There are 8 LEDs on a Blinkt!. So the core logic is to divide the maximum battery percentage by 8, i.e., 100 by 8 (100/8 = 12.5 ) to get the percentage per LED. We can call this value percent_per_pixel. Then we can use this value to light up the LEDs based on the number we get after dividing the current battery percentage by percent_per_pixel. If the value after dividing is a floating-point number then we take the ceiling value.

For example – if the battery percentage is 80 then the number of LEDs lighting up will be 7 as 80 / 12.5 = 6.4, so we take the ceiling value.

So let’s see the code and then discuss it further.

#[derive(PartialEq, Debug, Clone)]
struct LedColor(i32, i32, i32); 

const SENSOR_BATTERY: i32 = 20;

const OFF:LedColor =  LedColor(0, 0, 0);
const YELLOW: LedColor = LedColor(255, 255, 0);
const GREEN: LedColor = LedColor(0, 255, 0);
const RED: LedColor = LedColor(255, 0, 0);
const PCT_PER_PIXEL: f64 = 12.5_f64;


extern "C" {
    fn set_led(led_index: i32, r: i32, g: i32, b: i32); 
}


#[no_mangle]
pub extern "C" fn sensor_update(sensor_id: i32, sensor_value: f64) -> f64 { 
    if sensor_id == SENSOR_BATTERY {
        set_leds(get_led_values(sensor_value));
    }
    sensor_value
}

#[no_mangle]
pub extern "C" fn apply(_frame: u32) {
    // NO OP, not an animated indicator
}


fn get_led_values(battery_remaining: f64) -> [LedColor; 8] {
    let mut arr: [LedColor; 8] = [OFF,OFF,OFF,OFF,OFF,OFF,OFF,OFF,];
    let lit = (battery_remaining / PCT_PER_PIXEL).ceil();

    // 0 - 20 : Red
    // 21 - 50 : Yellow
    // 51 - 100 : Green

    let color = if 0.0 <= battery_remaining &&
        battery_remaining <= 20.0 {
        RED
    } else if battery_remaining > 20.0 && battery_remaining < 50.0 {
        YELLOW
    } else {
        GREEN
    };

    for index in 0..lit as usize {
        arr[index] = color.clone();
    }
    arr
}

fn set_leds(values: [LedColor; 8]) { // (5)
    for index in 0..8 {
        let LedColor(r, g, b) = values[index];
        unsafe {
            set_led(index as i32, r,g,b);
        }
    }
}

The program defines a tuple struct LedColor for the RGB value of each LED. SENSOR_BATTERY is the sensor_id for the sensor giving the battery percentage. Then we define the RGB value for each of the colours we are going to use to represent battery percentage.

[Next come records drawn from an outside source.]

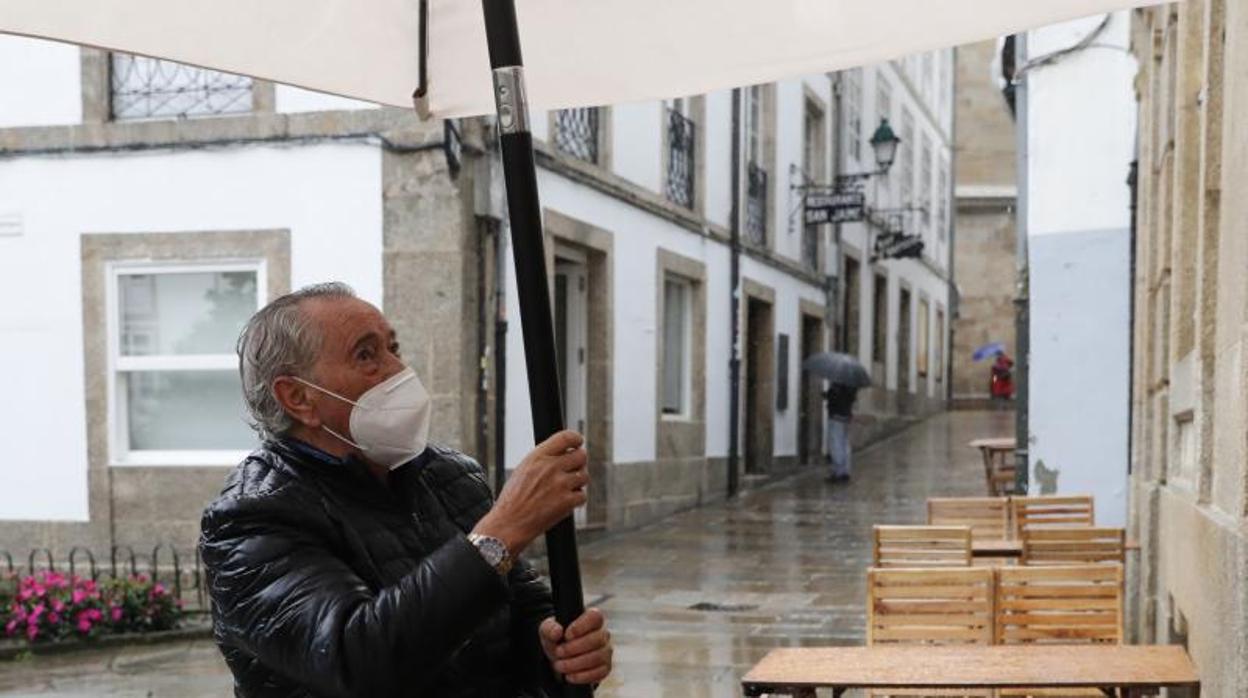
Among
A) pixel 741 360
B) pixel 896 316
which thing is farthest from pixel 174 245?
pixel 896 316

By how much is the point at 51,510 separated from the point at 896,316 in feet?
71.4

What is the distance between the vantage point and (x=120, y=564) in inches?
444

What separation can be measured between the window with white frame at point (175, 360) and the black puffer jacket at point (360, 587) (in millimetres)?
9246

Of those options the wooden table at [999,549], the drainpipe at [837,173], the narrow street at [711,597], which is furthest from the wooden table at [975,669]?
the drainpipe at [837,173]

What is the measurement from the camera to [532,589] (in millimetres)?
2646

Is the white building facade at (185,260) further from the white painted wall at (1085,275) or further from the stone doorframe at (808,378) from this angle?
the stone doorframe at (808,378)

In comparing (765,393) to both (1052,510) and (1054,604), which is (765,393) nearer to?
(1052,510)

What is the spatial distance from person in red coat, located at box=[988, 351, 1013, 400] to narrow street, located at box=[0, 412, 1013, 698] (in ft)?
52.6

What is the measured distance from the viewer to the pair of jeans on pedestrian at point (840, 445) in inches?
795

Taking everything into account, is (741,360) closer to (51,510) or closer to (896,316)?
(51,510)

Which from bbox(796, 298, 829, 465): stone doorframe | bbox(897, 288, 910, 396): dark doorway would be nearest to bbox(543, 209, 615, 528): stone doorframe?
bbox(796, 298, 829, 465): stone doorframe

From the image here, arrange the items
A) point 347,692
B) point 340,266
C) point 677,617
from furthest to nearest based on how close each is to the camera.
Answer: point 340,266 < point 677,617 < point 347,692

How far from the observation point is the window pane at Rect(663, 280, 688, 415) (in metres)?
17.1

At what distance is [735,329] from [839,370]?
204 cm
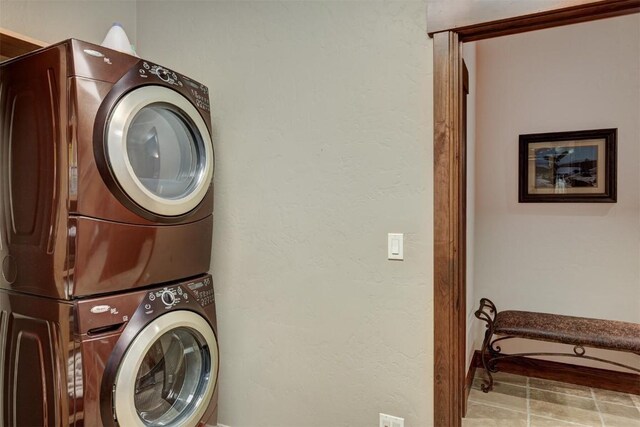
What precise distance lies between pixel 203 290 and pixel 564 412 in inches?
98.0

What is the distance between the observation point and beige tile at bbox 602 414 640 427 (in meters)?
2.44

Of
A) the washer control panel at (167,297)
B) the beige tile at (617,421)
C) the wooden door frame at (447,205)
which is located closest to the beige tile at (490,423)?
the beige tile at (617,421)

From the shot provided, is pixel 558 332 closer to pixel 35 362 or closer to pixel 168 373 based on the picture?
pixel 168 373

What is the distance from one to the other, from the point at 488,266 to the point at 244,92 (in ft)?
8.29

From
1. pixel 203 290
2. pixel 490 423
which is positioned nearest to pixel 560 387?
pixel 490 423

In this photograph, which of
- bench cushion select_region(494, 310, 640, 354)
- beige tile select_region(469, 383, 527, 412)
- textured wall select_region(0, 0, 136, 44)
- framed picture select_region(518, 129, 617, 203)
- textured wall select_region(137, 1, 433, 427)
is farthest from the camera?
framed picture select_region(518, 129, 617, 203)

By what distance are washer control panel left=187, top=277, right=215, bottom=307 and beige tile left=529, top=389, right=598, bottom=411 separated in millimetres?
2385

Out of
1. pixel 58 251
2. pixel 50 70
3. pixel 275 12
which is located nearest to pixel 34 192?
pixel 58 251

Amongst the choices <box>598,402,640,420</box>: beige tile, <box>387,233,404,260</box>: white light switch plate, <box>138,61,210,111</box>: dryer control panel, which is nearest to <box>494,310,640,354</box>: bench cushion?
<box>598,402,640,420</box>: beige tile

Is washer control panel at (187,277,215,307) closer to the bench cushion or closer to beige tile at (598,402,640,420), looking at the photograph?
the bench cushion

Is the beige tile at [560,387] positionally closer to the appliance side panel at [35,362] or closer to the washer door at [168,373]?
the washer door at [168,373]

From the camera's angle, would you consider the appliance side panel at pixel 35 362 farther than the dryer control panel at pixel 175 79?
No

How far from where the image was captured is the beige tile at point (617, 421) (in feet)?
8.01

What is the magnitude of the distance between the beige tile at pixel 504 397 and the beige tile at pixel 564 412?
74mm
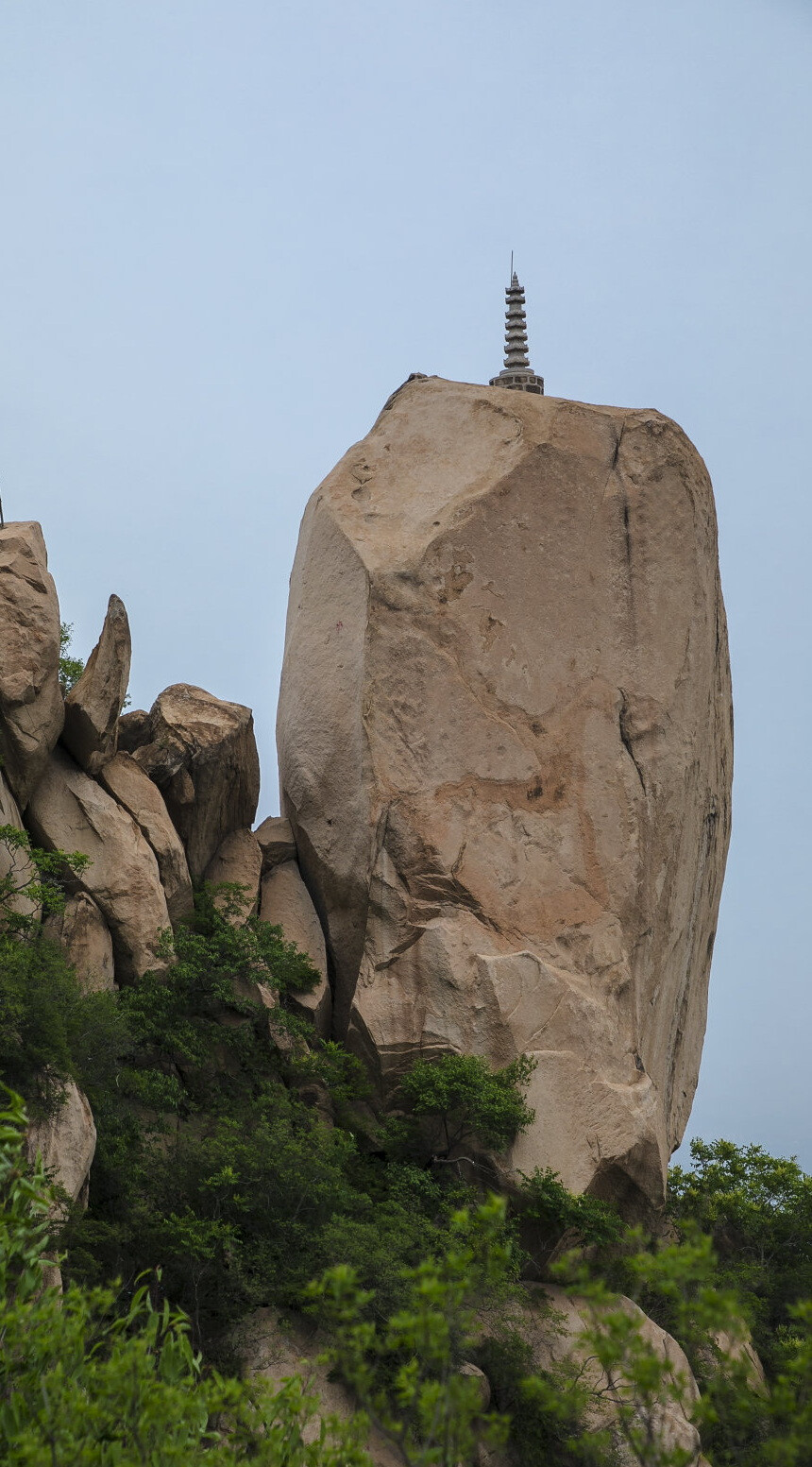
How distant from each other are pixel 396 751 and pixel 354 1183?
619cm

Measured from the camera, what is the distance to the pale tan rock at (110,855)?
21.0 meters

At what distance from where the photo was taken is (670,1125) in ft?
85.4

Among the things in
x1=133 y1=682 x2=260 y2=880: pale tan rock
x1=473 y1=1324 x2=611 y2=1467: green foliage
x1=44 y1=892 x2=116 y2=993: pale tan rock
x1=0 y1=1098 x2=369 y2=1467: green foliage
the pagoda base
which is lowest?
x1=473 y1=1324 x2=611 y2=1467: green foliage

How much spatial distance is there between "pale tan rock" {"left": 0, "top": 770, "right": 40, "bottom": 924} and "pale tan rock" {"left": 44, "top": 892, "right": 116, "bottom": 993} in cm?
47

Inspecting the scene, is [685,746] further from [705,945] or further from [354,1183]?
[354,1183]

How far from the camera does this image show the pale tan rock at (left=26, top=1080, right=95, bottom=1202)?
1617 centimetres

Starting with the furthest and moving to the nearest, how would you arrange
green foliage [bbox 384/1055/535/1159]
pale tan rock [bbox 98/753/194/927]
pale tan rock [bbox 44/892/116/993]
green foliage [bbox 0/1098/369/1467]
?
pale tan rock [bbox 98/753/194/927] < green foliage [bbox 384/1055/535/1159] < pale tan rock [bbox 44/892/116/993] < green foliage [bbox 0/1098/369/1467]

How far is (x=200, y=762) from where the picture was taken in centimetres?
2344

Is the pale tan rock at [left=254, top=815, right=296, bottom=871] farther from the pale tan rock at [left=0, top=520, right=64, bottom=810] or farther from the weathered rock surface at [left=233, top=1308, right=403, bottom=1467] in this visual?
the weathered rock surface at [left=233, top=1308, right=403, bottom=1467]

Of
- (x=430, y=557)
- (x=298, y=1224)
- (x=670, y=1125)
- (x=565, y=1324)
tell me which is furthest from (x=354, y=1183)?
(x=430, y=557)

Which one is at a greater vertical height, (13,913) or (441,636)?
(441,636)

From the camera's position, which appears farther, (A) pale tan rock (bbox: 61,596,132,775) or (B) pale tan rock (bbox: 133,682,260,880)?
(B) pale tan rock (bbox: 133,682,260,880)

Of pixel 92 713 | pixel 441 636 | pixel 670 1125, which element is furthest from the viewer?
pixel 670 1125

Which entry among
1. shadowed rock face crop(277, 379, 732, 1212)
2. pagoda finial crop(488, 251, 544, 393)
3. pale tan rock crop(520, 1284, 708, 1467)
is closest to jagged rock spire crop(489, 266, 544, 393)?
pagoda finial crop(488, 251, 544, 393)
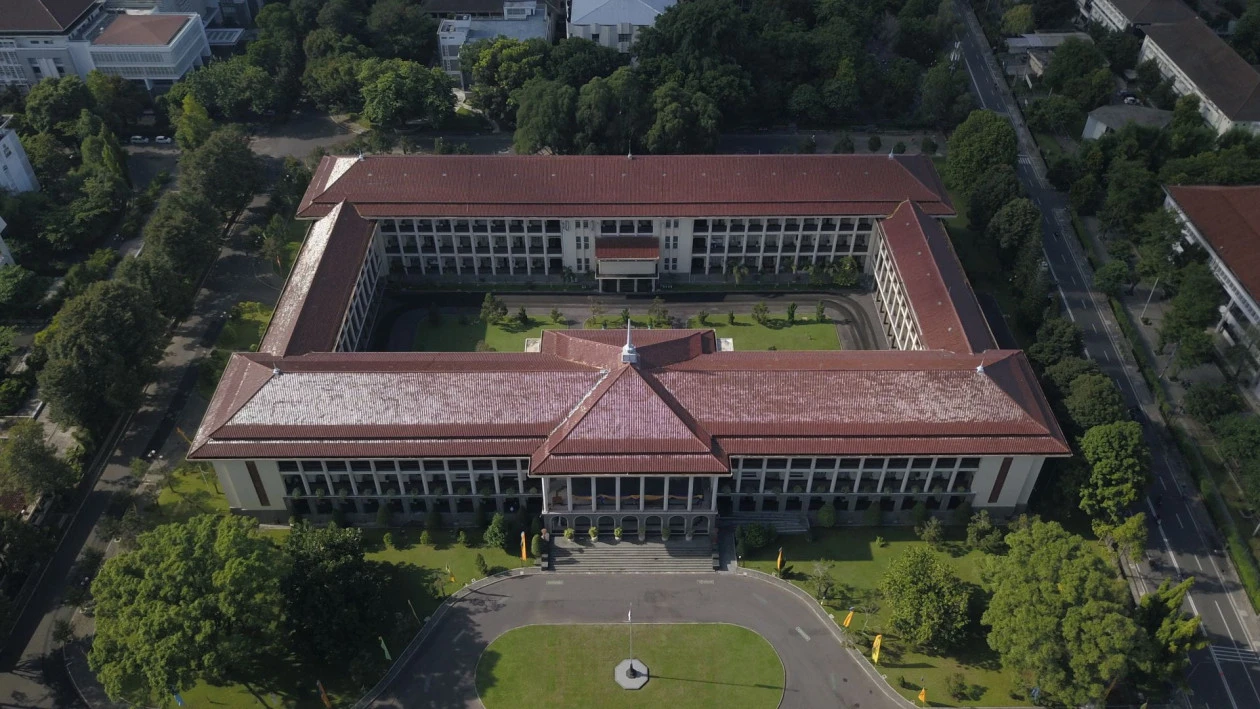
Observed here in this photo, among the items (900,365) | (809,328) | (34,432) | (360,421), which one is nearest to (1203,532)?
(900,365)

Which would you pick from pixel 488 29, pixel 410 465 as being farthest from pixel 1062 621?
pixel 488 29

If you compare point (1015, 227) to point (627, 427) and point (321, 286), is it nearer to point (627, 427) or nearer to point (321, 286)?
point (627, 427)

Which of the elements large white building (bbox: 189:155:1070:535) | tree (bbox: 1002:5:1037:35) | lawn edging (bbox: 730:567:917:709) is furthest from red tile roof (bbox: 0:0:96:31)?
tree (bbox: 1002:5:1037:35)

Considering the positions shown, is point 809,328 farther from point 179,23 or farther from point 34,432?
point 179,23

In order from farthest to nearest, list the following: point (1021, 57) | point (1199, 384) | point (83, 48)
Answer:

This Program exports two functions, sensor_update and apply and imports the set_led function from the host. Let’s see what these functions do.

sensor_update function

The sensor_update function takes two values sensor_id and sensor_value. The sensor_id is the id of the sensor sending the battery percentage and the sensor_value is the actual battery percentage of the battery.

The function checks if the input is from the battery sensor or not. Then it calls the set_leds function that sets the LEDs on the Blinkt! as ON or OFF and also sets the colour of the LEDs. apply() function is not defined as it is used to create animations.

set_leds function

set_leds function takes an array of LedColor objects as arguments. LedColor is a tuple struct that defines the RGB values for the colours of LEDs. It sets the desired LEDs with respective colours on the host. It makes an unsafe call to the imported function set_let to set the LEDs. The unsafe denote that Rust does not guarantee the type safety of this function as it is an imported function.

get_led_values function

This function takes the battery percentage as an argument that is passed to the sensor_update function. This function then calculates the number of LEDs to light up by the same method we discussed above, i.e., dividing the battery percentage by 12.5 and then taking the ceiling value. It then uses this value to fill an array of type LedColor with colour according to the current battery percentage. We use Red colour for battery percentages lying in range 0 to 20, Yellow colour for battery percentages lying in range 21 to 50 and Green colour for battery percentages lying in range 51 to 100.

After that, it calls the set_leds function and pass the LedColor array to light up the LEDs.

Now we are all set to host this program on our Raspberry Pi but before that, we need to create a host program that will run on our Raspberry Pi and continuously watch for the wasm module. We will see how to build a host on Raspberry pi in our next blog. So stay tuned.

Before that make sure you compile this program to wasm so that we can use this and run the battery indicator on Raspberry pi.